* [PROBLEM TO WORK ON]: Copy out the lines below from the very first one through the line containing "4. (358,162)", including that line, and leave the pictures out.

* [MATERIAL]:
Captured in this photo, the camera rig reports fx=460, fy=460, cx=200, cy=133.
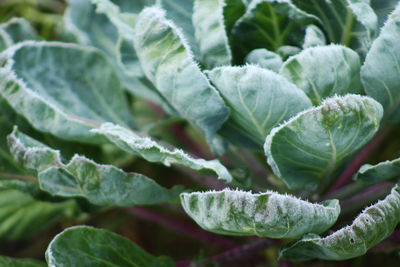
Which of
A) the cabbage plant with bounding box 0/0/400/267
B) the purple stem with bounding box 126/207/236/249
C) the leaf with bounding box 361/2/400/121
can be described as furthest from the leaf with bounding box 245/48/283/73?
the purple stem with bounding box 126/207/236/249

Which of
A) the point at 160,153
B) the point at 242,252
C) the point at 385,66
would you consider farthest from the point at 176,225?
the point at 385,66

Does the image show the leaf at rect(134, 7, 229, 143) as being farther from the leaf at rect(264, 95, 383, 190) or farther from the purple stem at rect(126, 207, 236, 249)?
the purple stem at rect(126, 207, 236, 249)

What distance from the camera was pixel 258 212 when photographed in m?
0.50

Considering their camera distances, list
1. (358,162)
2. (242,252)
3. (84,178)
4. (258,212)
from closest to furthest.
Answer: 1. (258,212)
2. (84,178)
3. (242,252)
4. (358,162)

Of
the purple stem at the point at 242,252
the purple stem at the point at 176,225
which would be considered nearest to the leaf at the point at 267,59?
the purple stem at the point at 242,252

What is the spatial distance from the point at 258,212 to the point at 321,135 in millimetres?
120

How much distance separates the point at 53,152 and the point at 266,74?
31cm

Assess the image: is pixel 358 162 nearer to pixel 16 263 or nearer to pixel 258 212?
pixel 258 212

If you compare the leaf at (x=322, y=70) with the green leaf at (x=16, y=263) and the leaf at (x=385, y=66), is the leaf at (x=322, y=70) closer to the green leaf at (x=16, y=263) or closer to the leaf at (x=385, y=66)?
the leaf at (x=385, y=66)

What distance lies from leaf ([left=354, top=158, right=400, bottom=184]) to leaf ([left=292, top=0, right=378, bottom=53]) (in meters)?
0.17

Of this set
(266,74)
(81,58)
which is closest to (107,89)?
(81,58)

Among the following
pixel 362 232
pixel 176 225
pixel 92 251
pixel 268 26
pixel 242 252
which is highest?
pixel 268 26

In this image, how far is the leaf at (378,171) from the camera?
1.88 feet

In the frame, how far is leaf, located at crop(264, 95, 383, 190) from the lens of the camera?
0.51 m
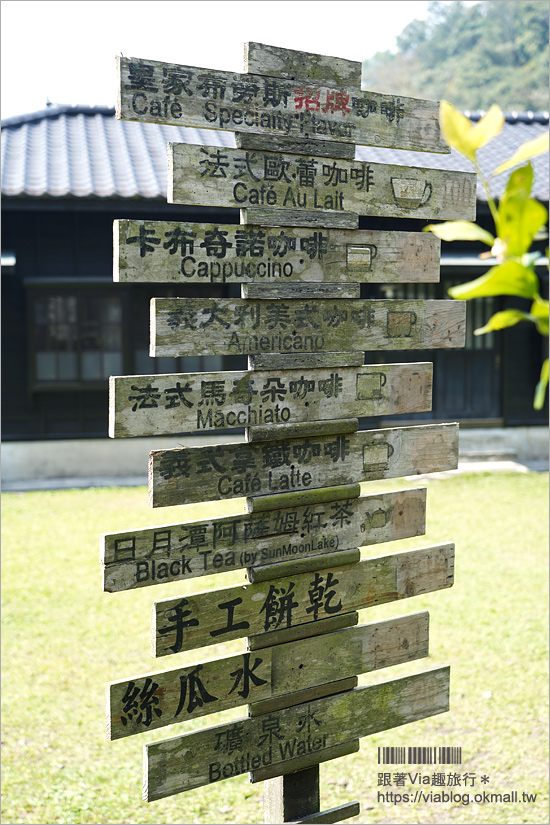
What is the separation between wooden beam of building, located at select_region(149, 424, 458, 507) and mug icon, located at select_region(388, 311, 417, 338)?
0.30 metres

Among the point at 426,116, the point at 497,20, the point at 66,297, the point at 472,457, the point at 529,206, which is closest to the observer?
the point at 529,206

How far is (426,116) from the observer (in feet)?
7.82

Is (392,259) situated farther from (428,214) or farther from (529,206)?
(529,206)

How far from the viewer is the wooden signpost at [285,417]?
2.06m

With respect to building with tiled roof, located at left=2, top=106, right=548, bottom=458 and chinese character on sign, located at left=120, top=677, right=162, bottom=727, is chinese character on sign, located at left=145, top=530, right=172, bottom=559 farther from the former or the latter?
building with tiled roof, located at left=2, top=106, right=548, bottom=458

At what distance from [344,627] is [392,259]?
1.16 m

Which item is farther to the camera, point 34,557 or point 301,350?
point 34,557

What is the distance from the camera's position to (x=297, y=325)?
226 centimetres

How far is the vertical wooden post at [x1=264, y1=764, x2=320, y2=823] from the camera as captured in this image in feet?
7.96

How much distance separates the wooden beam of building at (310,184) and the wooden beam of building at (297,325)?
27 cm

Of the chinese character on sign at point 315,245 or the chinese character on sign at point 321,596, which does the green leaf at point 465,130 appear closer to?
the chinese character on sign at point 315,245

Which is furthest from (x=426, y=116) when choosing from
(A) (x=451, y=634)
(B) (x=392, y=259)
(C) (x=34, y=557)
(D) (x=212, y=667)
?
(C) (x=34, y=557)

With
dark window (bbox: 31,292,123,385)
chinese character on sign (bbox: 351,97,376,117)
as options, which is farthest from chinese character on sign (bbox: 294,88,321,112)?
dark window (bbox: 31,292,123,385)

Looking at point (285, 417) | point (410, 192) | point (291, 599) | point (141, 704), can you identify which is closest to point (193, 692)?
point (141, 704)
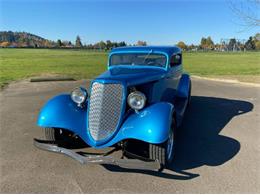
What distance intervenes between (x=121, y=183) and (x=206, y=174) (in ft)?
4.17

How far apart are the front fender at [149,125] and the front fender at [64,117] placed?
0.57 metres

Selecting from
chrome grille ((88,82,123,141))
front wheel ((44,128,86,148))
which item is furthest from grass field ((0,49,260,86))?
chrome grille ((88,82,123,141))

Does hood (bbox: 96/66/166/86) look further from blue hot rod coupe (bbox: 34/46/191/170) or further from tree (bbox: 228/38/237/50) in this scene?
tree (bbox: 228/38/237/50)

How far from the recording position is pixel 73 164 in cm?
451

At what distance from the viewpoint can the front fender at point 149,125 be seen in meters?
4.04

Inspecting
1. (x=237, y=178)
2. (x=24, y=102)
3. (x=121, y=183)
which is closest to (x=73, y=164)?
(x=121, y=183)

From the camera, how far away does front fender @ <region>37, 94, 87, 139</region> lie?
14.9 feet

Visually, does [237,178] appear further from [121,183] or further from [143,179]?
[121,183]

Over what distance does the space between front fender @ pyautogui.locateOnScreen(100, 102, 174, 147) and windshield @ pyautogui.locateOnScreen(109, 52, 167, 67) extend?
199 cm

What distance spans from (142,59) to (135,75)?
1.43m

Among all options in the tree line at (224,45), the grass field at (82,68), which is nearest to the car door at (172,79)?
the grass field at (82,68)

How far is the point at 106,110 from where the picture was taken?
446 centimetres

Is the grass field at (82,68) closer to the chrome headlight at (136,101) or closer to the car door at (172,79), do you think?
the car door at (172,79)

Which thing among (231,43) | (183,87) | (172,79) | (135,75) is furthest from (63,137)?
(231,43)
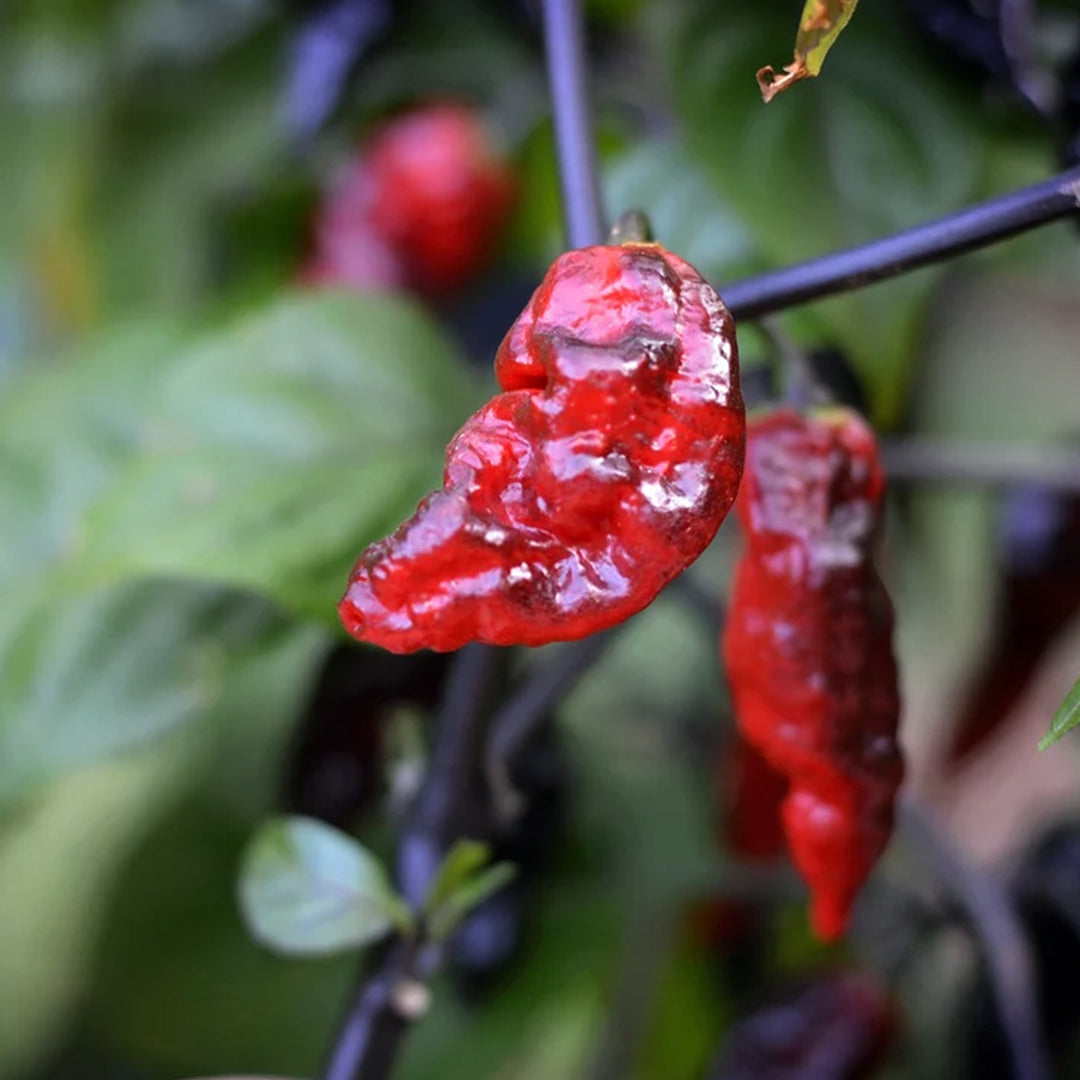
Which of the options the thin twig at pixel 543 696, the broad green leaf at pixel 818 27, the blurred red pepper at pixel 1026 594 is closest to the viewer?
the broad green leaf at pixel 818 27

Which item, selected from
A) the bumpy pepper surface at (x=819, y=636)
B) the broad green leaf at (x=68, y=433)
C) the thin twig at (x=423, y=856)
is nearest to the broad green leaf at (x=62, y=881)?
the broad green leaf at (x=68, y=433)

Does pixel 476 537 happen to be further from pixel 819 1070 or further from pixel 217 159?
pixel 217 159

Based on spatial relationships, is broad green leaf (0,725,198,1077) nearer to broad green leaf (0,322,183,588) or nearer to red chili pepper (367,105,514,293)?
broad green leaf (0,322,183,588)

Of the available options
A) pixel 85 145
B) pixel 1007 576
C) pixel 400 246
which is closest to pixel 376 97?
pixel 400 246

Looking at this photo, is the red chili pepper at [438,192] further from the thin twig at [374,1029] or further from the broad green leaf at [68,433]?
the thin twig at [374,1029]

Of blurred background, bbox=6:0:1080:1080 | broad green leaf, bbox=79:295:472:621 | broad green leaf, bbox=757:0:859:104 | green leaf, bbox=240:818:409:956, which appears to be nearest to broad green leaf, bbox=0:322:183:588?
blurred background, bbox=6:0:1080:1080

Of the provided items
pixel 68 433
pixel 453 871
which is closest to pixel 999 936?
pixel 453 871
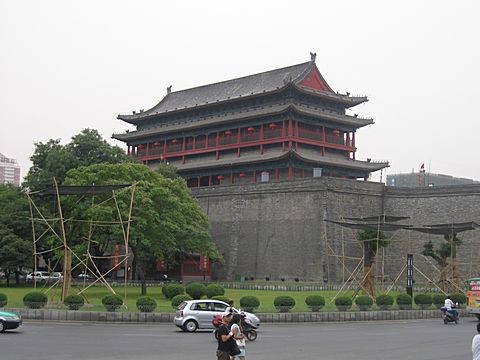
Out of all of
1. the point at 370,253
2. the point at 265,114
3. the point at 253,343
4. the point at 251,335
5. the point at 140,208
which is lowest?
the point at 253,343

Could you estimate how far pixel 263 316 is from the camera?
85.4 ft

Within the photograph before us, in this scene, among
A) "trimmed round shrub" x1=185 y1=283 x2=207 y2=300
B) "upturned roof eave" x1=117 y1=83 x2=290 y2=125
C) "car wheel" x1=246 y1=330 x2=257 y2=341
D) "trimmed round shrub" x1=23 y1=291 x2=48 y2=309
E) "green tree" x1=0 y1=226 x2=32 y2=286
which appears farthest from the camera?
"upturned roof eave" x1=117 y1=83 x2=290 y2=125

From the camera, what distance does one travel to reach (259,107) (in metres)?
61.5

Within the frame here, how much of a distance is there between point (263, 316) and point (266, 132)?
36137 millimetres

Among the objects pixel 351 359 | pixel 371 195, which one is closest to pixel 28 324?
pixel 351 359

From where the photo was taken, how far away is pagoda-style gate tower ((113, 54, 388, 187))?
5878cm

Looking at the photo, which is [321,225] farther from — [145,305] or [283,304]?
[145,305]

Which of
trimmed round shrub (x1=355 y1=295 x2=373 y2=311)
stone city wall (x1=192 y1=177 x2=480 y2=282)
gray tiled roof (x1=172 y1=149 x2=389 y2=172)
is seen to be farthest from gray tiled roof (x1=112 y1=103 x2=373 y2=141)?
trimmed round shrub (x1=355 y1=295 x2=373 y2=311)

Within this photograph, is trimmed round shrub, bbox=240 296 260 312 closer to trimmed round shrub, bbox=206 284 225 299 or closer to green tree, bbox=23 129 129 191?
trimmed round shrub, bbox=206 284 225 299

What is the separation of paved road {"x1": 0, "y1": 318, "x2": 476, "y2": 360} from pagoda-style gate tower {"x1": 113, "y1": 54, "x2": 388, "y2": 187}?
34012 mm

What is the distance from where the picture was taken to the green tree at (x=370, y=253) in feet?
113

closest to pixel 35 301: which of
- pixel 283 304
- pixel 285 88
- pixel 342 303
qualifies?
pixel 283 304

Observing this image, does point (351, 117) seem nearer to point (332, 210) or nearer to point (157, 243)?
point (332, 210)

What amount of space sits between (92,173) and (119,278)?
1963 centimetres
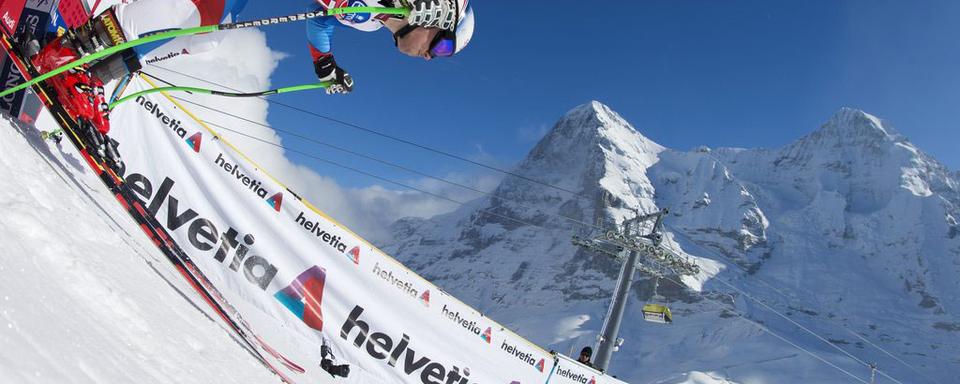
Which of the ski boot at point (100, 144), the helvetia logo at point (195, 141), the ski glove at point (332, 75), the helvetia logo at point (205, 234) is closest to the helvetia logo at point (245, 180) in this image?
the helvetia logo at point (195, 141)

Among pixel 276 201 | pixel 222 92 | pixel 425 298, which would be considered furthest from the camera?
pixel 425 298

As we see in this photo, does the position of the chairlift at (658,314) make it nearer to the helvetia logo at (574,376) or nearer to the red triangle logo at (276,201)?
the helvetia logo at (574,376)

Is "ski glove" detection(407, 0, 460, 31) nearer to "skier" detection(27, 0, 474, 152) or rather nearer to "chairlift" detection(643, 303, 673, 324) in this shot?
"skier" detection(27, 0, 474, 152)

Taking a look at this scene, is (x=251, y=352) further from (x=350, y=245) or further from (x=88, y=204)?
(x=350, y=245)

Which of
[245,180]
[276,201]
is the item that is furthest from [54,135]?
[276,201]

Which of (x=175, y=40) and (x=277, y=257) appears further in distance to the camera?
(x=277, y=257)

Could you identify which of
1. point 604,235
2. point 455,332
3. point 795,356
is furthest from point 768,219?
point 455,332

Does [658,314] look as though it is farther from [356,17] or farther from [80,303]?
[80,303]

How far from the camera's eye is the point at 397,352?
553 centimetres

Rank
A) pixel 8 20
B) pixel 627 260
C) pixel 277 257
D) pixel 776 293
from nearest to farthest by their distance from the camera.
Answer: pixel 8 20 → pixel 277 257 → pixel 627 260 → pixel 776 293

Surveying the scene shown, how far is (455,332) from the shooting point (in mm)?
6090

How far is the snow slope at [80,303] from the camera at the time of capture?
4.10 ft

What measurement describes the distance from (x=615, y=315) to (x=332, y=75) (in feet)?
44.8

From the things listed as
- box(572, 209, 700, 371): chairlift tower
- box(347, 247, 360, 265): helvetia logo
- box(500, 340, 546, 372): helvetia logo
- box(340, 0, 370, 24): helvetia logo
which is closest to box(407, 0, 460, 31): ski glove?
box(340, 0, 370, 24): helvetia logo
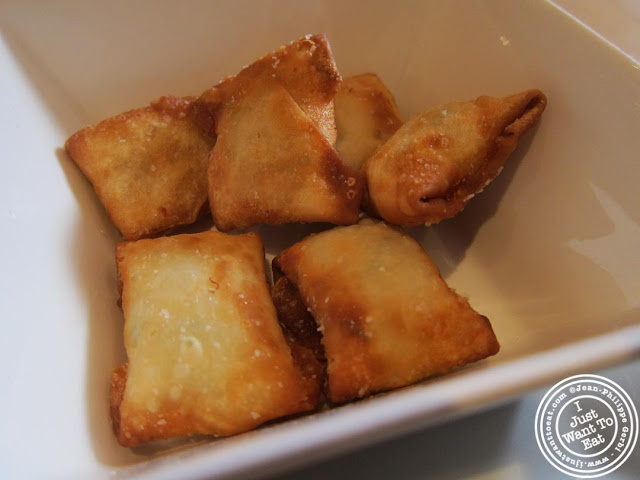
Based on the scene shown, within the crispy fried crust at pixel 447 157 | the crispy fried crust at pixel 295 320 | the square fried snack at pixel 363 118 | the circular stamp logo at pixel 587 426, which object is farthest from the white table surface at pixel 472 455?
the square fried snack at pixel 363 118

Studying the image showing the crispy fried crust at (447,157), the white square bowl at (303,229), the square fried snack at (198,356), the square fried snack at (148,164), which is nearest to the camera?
the white square bowl at (303,229)

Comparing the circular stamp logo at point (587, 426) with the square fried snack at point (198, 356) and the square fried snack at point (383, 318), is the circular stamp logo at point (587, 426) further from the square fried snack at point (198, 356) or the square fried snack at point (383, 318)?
the square fried snack at point (198, 356)

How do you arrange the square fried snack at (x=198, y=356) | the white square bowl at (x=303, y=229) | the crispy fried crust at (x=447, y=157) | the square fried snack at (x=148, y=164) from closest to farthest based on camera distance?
the white square bowl at (x=303, y=229) → the square fried snack at (x=198, y=356) → the crispy fried crust at (x=447, y=157) → the square fried snack at (x=148, y=164)

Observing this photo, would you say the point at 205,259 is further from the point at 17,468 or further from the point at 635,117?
the point at 635,117

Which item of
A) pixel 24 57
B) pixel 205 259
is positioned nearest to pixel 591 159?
pixel 205 259

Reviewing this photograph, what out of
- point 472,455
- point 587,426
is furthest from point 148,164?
point 587,426

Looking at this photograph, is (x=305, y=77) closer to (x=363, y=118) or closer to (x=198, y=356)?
(x=363, y=118)
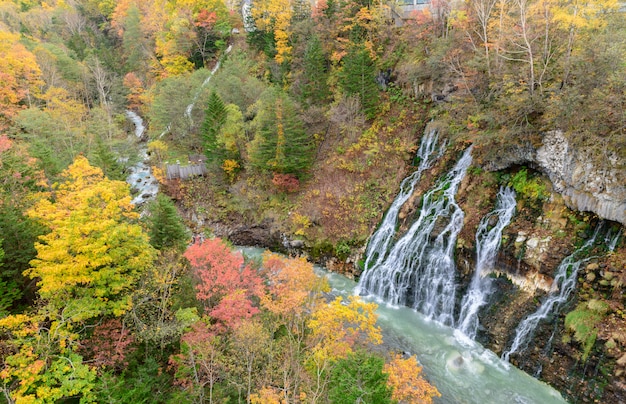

* [SOLUTION]:
Captured in this photo, the camera rig reports fx=460, fy=460, cx=200, cy=133.
Which of
A) the cabbage plant with bounding box 0/0/400/267
B) the purple stem with bounding box 126/207/236/249
C) the leaf with bounding box 361/2/400/121
can be described as furthest from the leaf with bounding box 245/48/283/73?
the purple stem with bounding box 126/207/236/249

Which of
A) the point at 160,153
B) the point at 242,252
C) the point at 385,66
would you consider farthest from the point at 176,225?
the point at 385,66

Does the image show the leaf at rect(134, 7, 229, 143) as being farther from the leaf at rect(264, 95, 383, 190) or farther from the purple stem at rect(126, 207, 236, 249)?
the purple stem at rect(126, 207, 236, 249)

What distance from the camera was pixel 258 212 when photographed in m?
0.50

Considering their camera distances, list
1. (358,162)
2. (242,252)
3. (84,178)
4. (258,212)
from closest to furthest.
Answer: 1. (258,212)
2. (84,178)
3. (242,252)
4. (358,162)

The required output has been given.